▶ **What the task asks**
Copy out word for word every row below, from the one containing "Which colour represents the Abstain" down through the final row, and leave the pictures out.

..............................

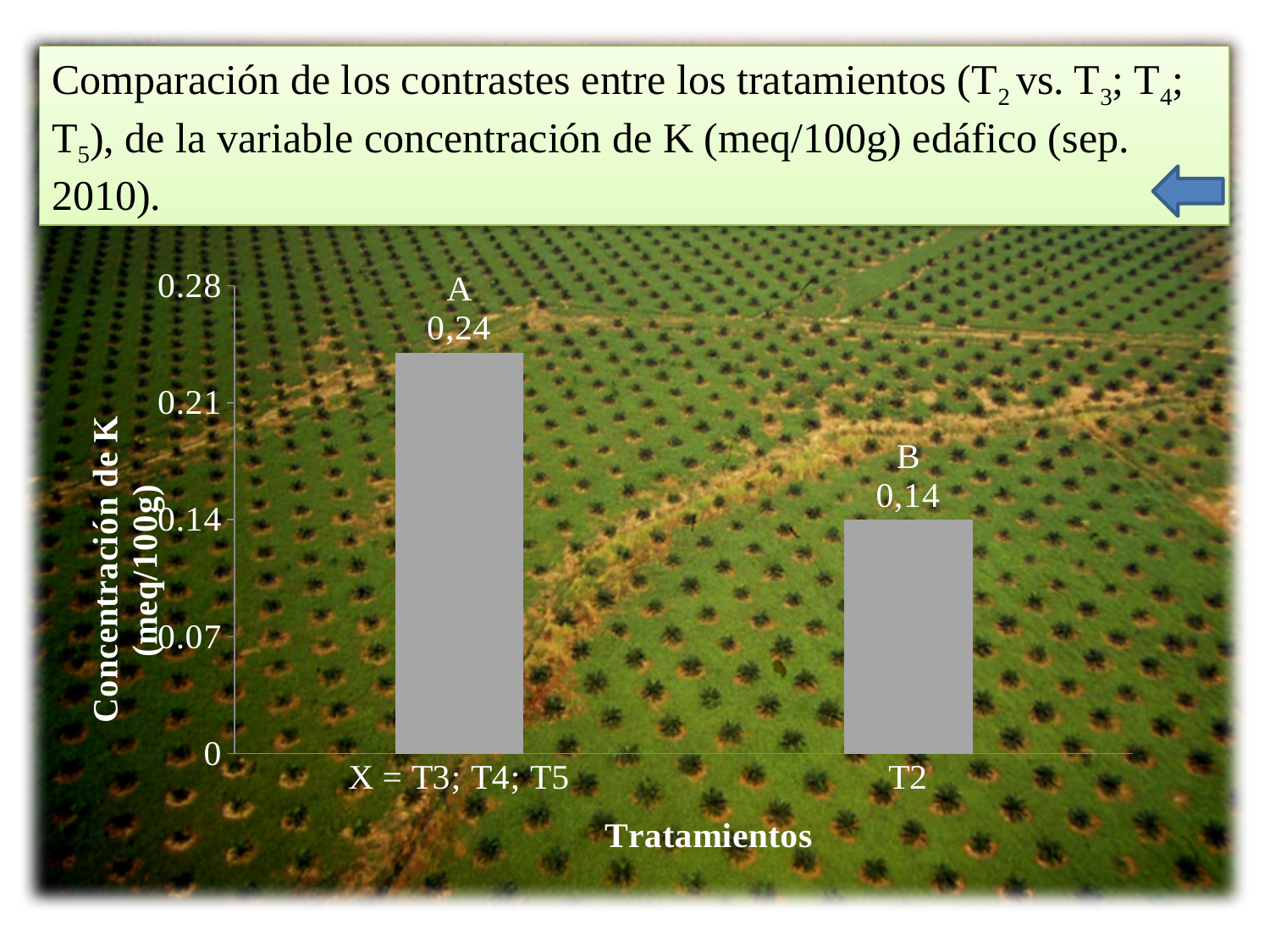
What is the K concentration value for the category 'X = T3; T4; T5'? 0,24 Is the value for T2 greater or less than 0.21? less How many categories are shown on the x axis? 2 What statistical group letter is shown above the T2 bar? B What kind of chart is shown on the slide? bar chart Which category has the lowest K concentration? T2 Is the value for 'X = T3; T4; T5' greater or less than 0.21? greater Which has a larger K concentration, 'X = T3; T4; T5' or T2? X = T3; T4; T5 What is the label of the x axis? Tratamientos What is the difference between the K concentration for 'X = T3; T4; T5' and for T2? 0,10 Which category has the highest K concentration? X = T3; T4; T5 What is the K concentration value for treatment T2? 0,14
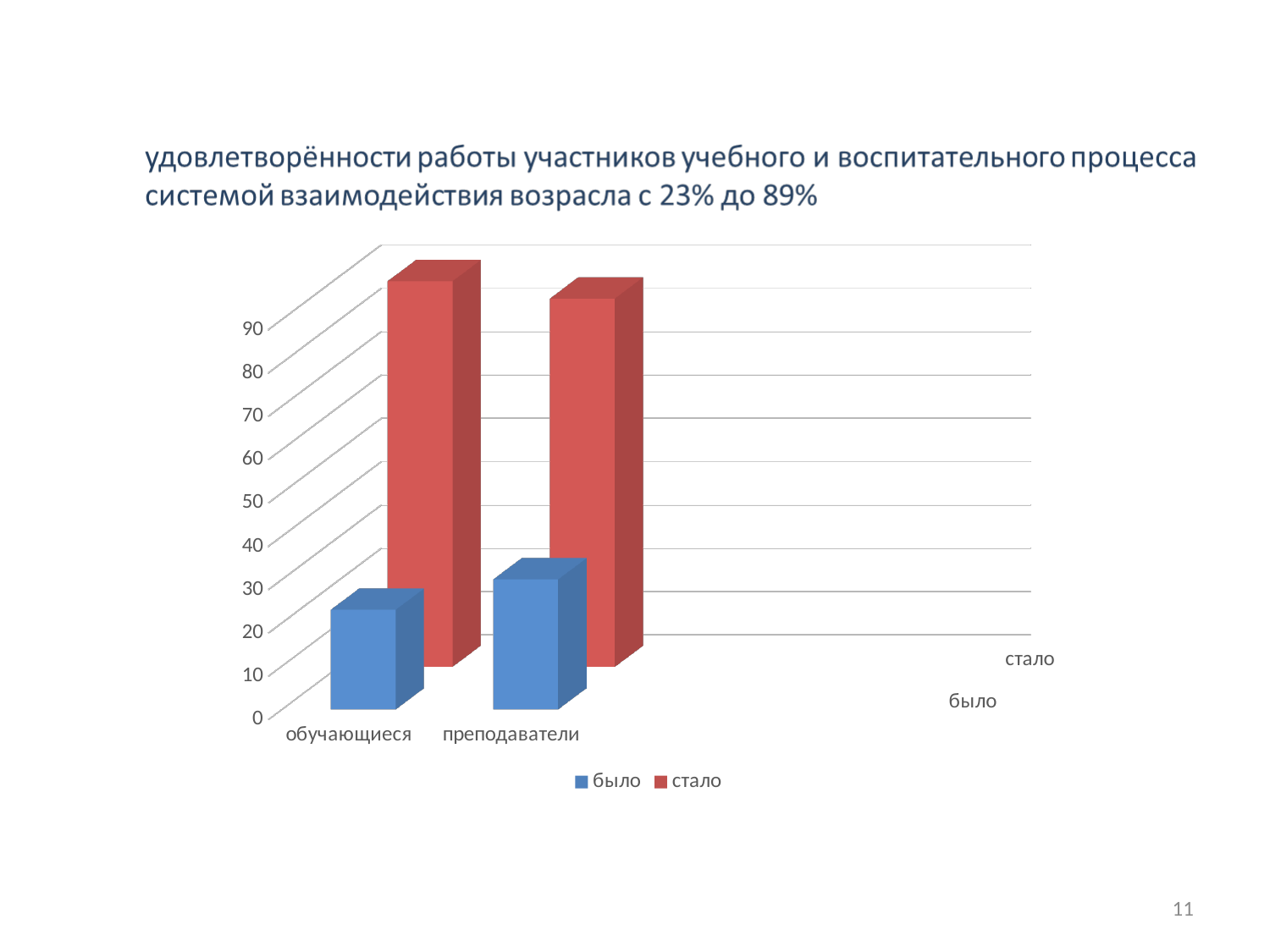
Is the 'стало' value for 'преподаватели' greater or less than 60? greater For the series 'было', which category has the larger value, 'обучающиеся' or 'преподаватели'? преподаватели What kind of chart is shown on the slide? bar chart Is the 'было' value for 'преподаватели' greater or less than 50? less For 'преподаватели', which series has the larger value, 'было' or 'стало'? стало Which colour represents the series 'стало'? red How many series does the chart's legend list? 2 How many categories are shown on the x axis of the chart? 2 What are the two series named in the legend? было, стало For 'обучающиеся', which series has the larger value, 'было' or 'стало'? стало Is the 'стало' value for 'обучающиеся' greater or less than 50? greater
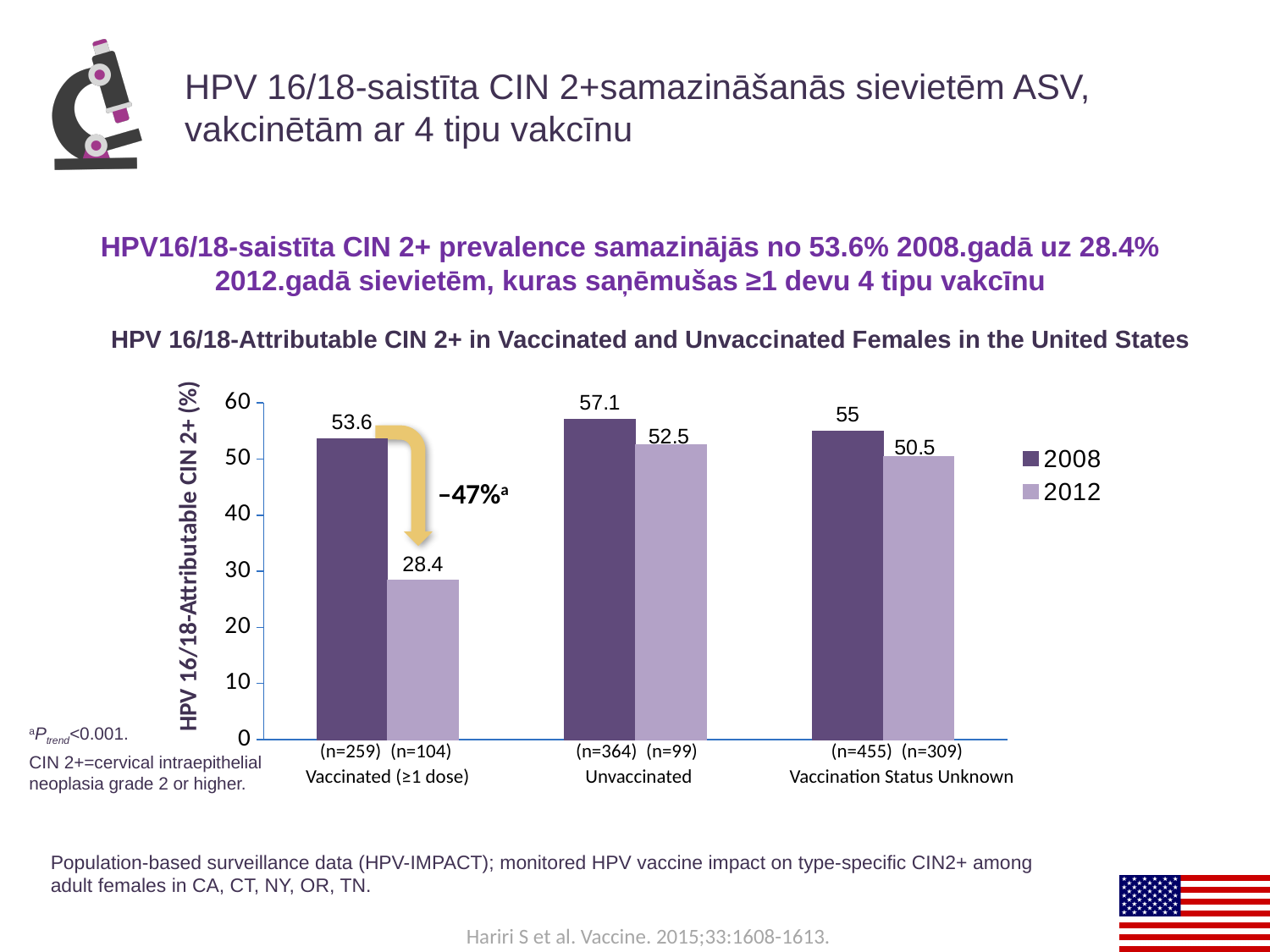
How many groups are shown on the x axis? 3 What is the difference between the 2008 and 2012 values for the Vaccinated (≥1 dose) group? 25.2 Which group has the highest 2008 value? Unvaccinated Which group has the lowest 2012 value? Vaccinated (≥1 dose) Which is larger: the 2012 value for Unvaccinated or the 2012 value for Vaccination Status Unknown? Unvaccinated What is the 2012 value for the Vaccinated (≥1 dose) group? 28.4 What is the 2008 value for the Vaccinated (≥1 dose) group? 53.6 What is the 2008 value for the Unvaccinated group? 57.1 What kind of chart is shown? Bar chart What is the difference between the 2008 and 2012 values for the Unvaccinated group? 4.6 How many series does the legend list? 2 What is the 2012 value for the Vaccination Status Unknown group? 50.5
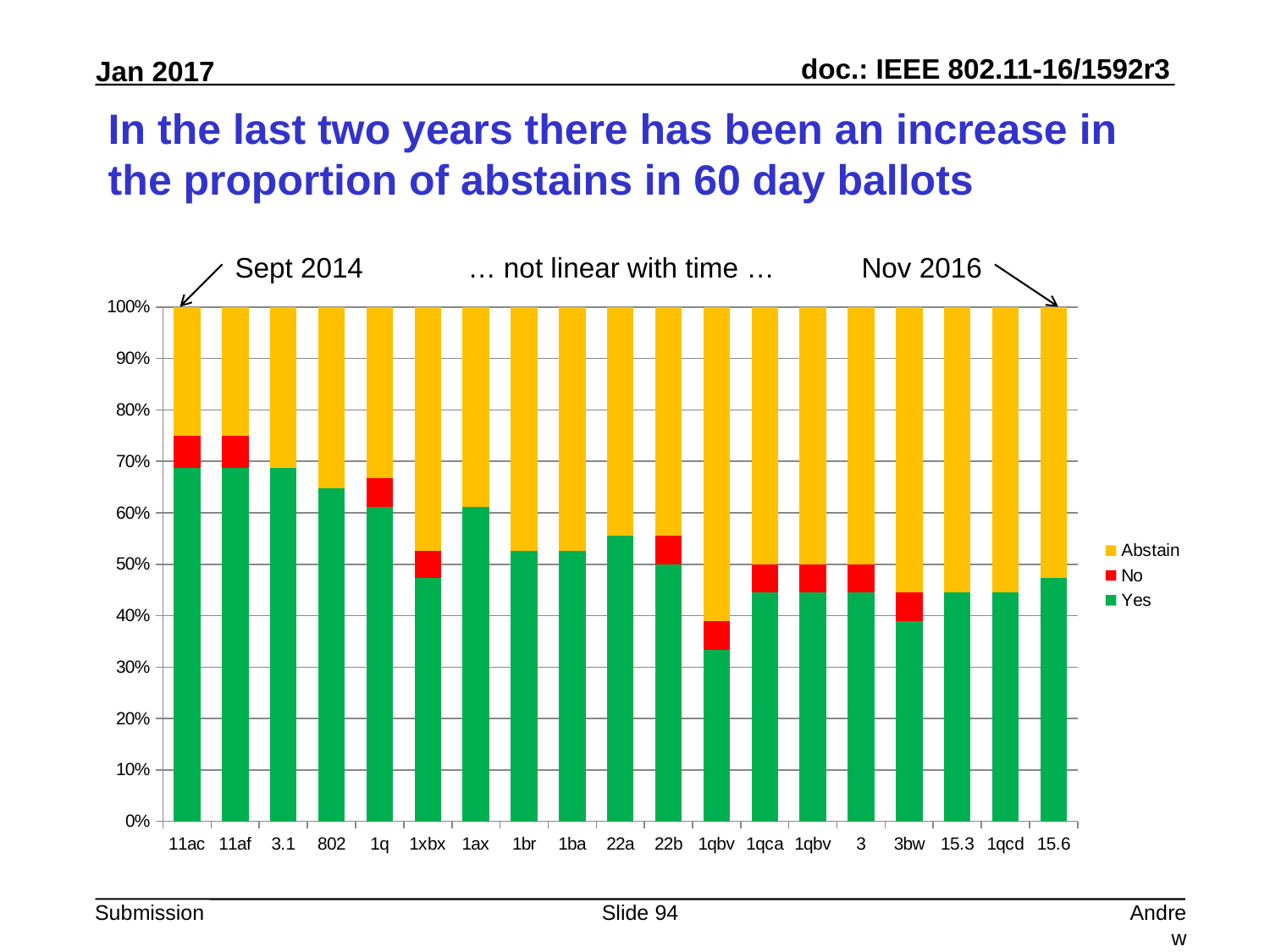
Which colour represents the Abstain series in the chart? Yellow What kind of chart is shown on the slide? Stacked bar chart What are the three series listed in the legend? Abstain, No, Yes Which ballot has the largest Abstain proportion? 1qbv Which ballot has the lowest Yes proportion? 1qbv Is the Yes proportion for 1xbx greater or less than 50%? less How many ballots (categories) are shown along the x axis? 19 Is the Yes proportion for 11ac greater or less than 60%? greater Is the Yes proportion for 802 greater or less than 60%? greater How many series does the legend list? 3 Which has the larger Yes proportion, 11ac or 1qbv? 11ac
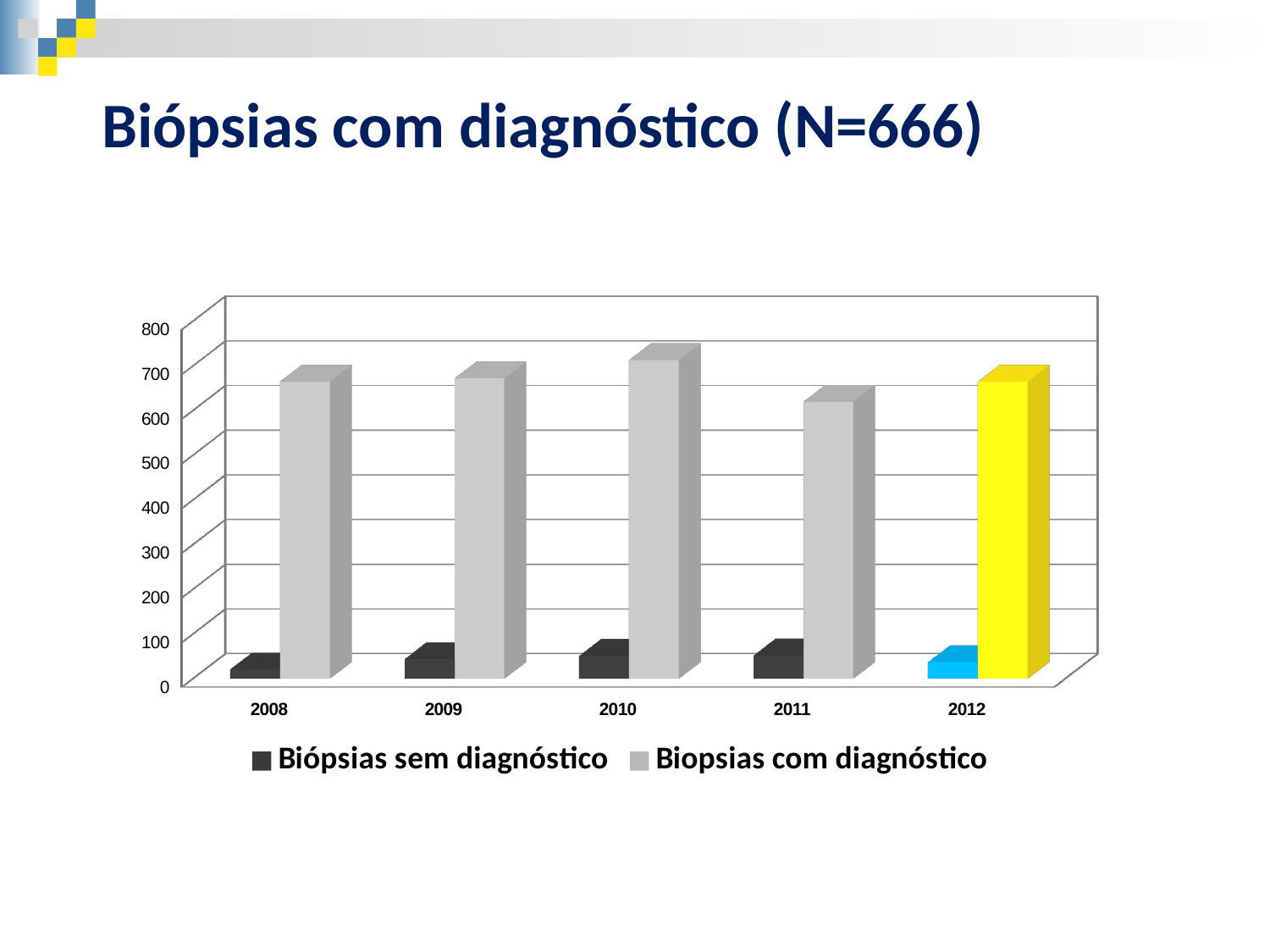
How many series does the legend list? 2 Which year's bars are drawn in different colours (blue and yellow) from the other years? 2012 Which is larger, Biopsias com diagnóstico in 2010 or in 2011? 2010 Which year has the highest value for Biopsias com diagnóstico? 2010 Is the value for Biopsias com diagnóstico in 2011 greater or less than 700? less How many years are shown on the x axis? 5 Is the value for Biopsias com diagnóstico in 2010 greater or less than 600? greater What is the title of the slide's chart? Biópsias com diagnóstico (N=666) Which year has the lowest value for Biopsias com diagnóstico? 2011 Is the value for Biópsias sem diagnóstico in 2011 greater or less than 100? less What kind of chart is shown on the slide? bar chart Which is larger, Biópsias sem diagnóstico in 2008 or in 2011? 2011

..............................

▶ **Task answer**
Which colour represents the Abstain series in the chart? Yellow What kind of chart is shown on the slide? Stacked bar chart What are the three series listed in the legend? Abstain, No, Yes Which ballot has the largest Abstain proportion? 1qbv Which ballot has the lowest Yes proportion? 1qbv Is the Yes proportion for 1xbx greater or less than 50%? less How many ballots (categories) are shown along the x axis? 19 Is the Yes proportion for 11ac greater or less than 60%? greater Is the Yes proportion for 802 greater or less than 60%? greater How many series does the legend list? 3 Which has the larger Yes proportion, 11ac or 1qbv? 11ac
How many series does the legend list? 2 Which year's bars are drawn in different colours (blue and yellow) from the other years? 2012 Which is larger, Biopsias com diagnóstico in 2010 or in 2011? 2010 Which year has the highest value for Biopsias com diagnóstico? 2010 Is the value for Biopsias com diagnóstico in 2011 greater or less than 700? less How many years are shown on the x axis? 5 Is the value for Biopsias com diagnóstico in 2010 greater or less than 600? greater What is the title of the slide's chart? Biópsias com diagnóstico (N=666) Which year has the lowest value for Biopsias com diagnóstico? 2011 Is the value for Biópsias sem diagnóstico in 2011 greater or less than 100? less What kind of chart is shown on the slide? bar chart Which is larger, Biópsias sem diagnóstico in 2008 or in 2011? 2011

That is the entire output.